Sign in to ElevenLabs

Go to elevenlabs.io and sign in to your account.

2

Create a new agent

Navigate to Conversational AI > Agents and create a new agent from the blank template.

3

Set the first message

Set the first message and specify the dynamic variable for the platform.

{{greeting}} {{user_name}}, Eleven here, what's up?
4

Set the system prompt

Set the system prompt. You can find our best practises docs here.

You are a helpful conversational AI assistant with access to a weather tool. When users ask about
weather conditions, use the get_weather tool to fetch accurate, real-time data. The tool requires
a latitude and longitude - use your geographic knowledge to convert location names to coordinates
accurately.
Never ask users for coordinates - you must determine these yourself. Always report weather
information conversationally, referring to locations by name only. For weather requests:
1. Extract the location from the user's message
2. Convert the location to coordinates and call get_weather
3. Present the information naturally and helpfully
For non-weather queries, provide friendly assistance within your knowledge boundaries. Always be
concise, accurate, and helpful.
5

Set up a server tool

We’ll set up a simple server tool that will fetch the weather data for us. Follow the setup steps here to set up the tool.

Run the app

To run the app, first set the required environment variables:

$export ELEVENLABS_API_KEY=YOUR_API_KEY
>export ELEVENLABS_AGENT_ID=YOUR_AGENT_ID

Then simply run the following command:

$python hotword.py

Now say “Hey Eleven” to start the conversation. Happy chattin’!

[Optional] Train your custom hotword

Generate training audio

To generate the hotword embeddings, you can use ElevenLabs to generate four training samples.
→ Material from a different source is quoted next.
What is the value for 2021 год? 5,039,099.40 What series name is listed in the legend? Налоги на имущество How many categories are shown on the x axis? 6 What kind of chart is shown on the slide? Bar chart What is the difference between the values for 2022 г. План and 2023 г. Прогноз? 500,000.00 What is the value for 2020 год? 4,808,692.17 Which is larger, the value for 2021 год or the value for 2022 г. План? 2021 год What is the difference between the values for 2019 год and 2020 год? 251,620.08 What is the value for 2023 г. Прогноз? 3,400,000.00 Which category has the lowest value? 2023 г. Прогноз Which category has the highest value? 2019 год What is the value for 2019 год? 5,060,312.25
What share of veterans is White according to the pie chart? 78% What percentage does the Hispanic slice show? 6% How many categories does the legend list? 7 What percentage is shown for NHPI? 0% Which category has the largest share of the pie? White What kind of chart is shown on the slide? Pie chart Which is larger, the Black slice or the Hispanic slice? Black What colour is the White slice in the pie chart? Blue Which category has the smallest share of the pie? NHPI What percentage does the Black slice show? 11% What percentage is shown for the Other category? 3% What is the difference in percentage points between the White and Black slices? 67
Simply navigate to Text To Speech within your ElevenLabs app, and type in your hotword, e.g. “Hey Eleven”. Select a voice and click on the “Generate” button.
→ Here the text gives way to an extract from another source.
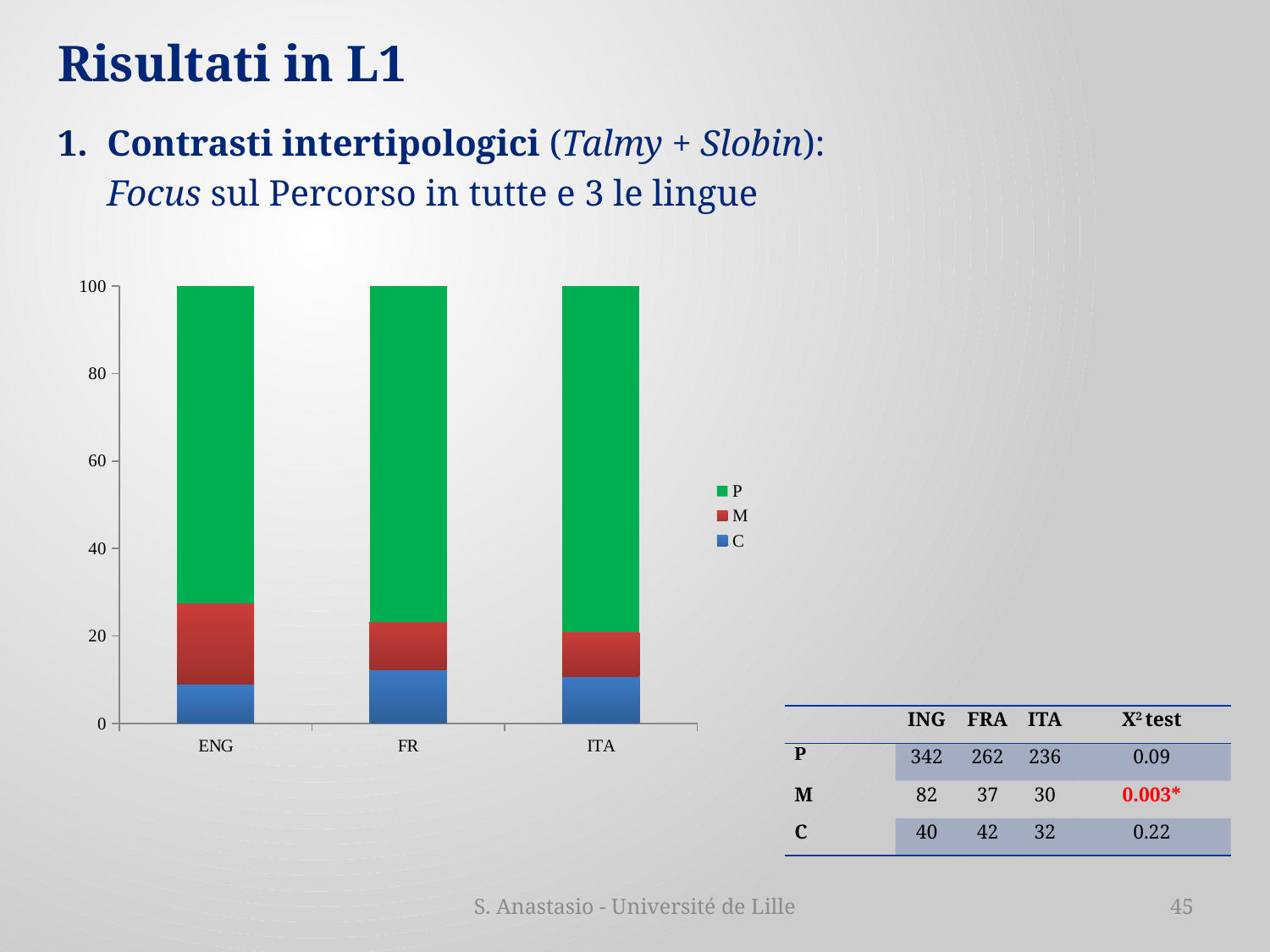
Which colour represents the series P in the chart? green Is the value of the C segment for ENG greater or less than 20? less Is the value of the M segment for ITA greater or less than 20? less What are the series names listed in the chart legend? P, M, C How many series does the chart legend list? 3 Is the value of the P segment for ENG greater or less than 60? greater What kind of chart is shown on the slide? stacked bar chart How many categories are shown on the x axis of the chart? 3 Which category has the smallest C segment? ENG What is the total height of the ENG stacked bar? 100 Is the M segment larger for ENG or for ITA? ENG Which category has the largest M segment? ENG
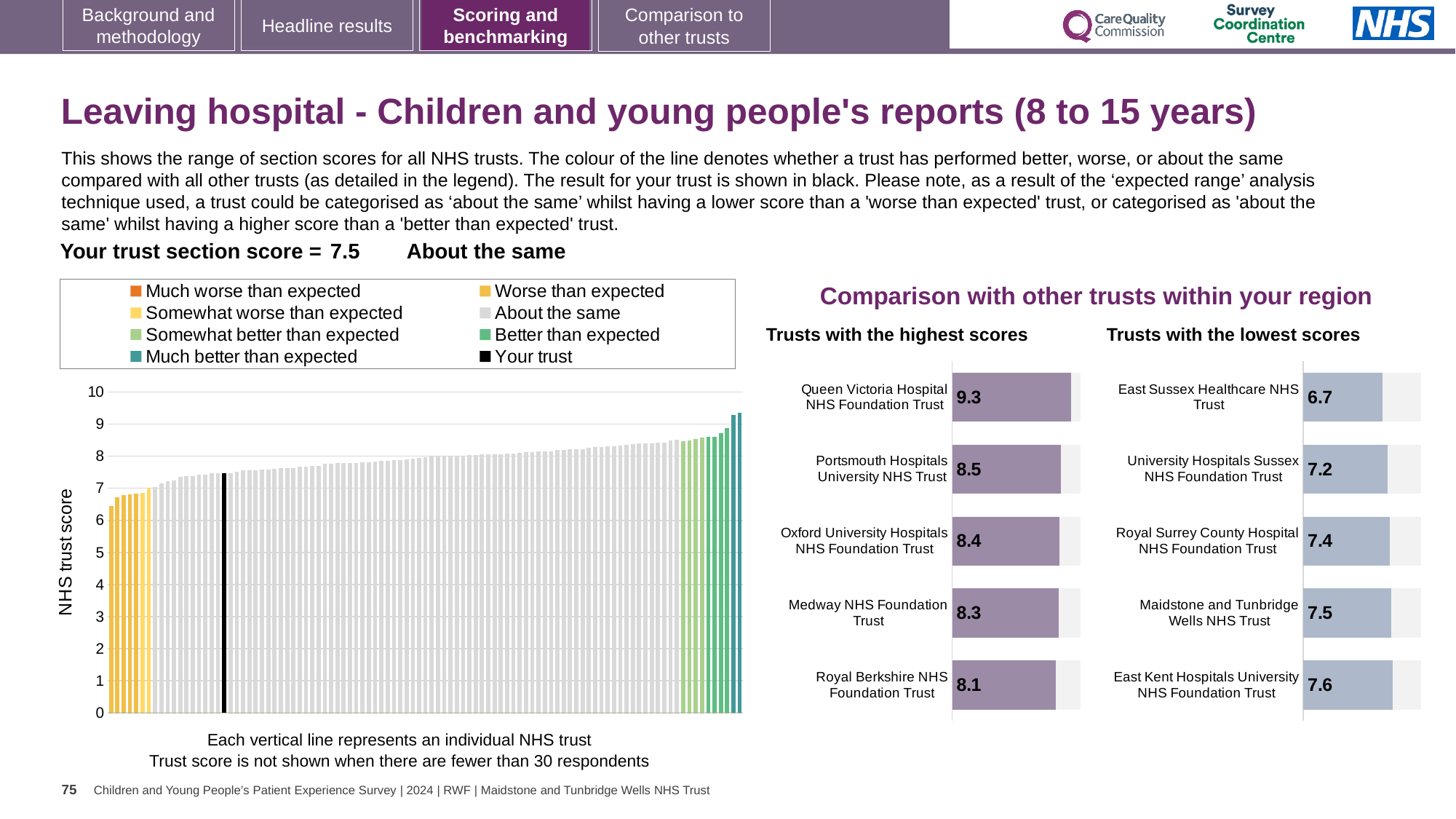
How many trusts are listed in the 'Trusts with the highest scores' chart? 5 In the 'Trusts with the lowest scores' chart, what is the difference between the scores of East Kent Hospitals University NHS Foundation Trust and East Sussex Healthcare NHS Trust? 0.9 In the NHS trust score chart on the left, is the value of the tallest bar greater or less than 9? greater In the 'Trusts with the lowest scores' chart, which trust has the lowest score? East Sussex Healthcare NHS Trust In the 'Trusts with the lowest scores' chart, which has the higher score: Royal Surrey County Hospital NHS Foundation Trust or Maidstone and Tunbridge Wells NHS Trust? Maidstone and Tunbridge Wells NHS Trust In the 'Trusts with the highest scores' chart, what is the score for Medway NHS Foundation Trust? 8.3 In the 'Trusts with the lowest scores' chart, what is the score for University Hospitals Sussex NHS Foundation Trust? 7.2 In the 'Trusts with the highest scores' chart, which trust has the highest score? Queen Victoria Hospital NHS Foundation Trust How many entries does the legend of the NHS trust score chart on the left list? 8 In the NHS trust score chart on the left, do the bar values rise or fall from left to right? rise In the 'Trusts with the highest scores' chart, what is the score for Queen Victoria Hospital NHS Foundation Trust? 9.3 In the 'Trusts with the highest scores' chart, what is the difference between the scores of Queen Victoria Hospital NHS Foundation Trust and Royal Berkshire NHS Foundation Trust? 1.2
After the audio has been generated, download the audio file and save them into a folder called hotword_training_audio at the root of your project. Repeat this process three more times with different voices.

Train the hotword

In your terminal, with your virtual environment activated, run the following command to train the hotword:

$python -m eff_word_net.generate_reference --input-dir hotword_training_audio --output-dir hotword_refs --wakeword hey_eleven --model-type resnet_50_arc

This will generate the hey_eleven_ref.json file in the hotword_refs folder. Now you simply need to update the reference_file parameter in the HotwordDetector class in hotword.py to point to the new reference file and you’re good to go!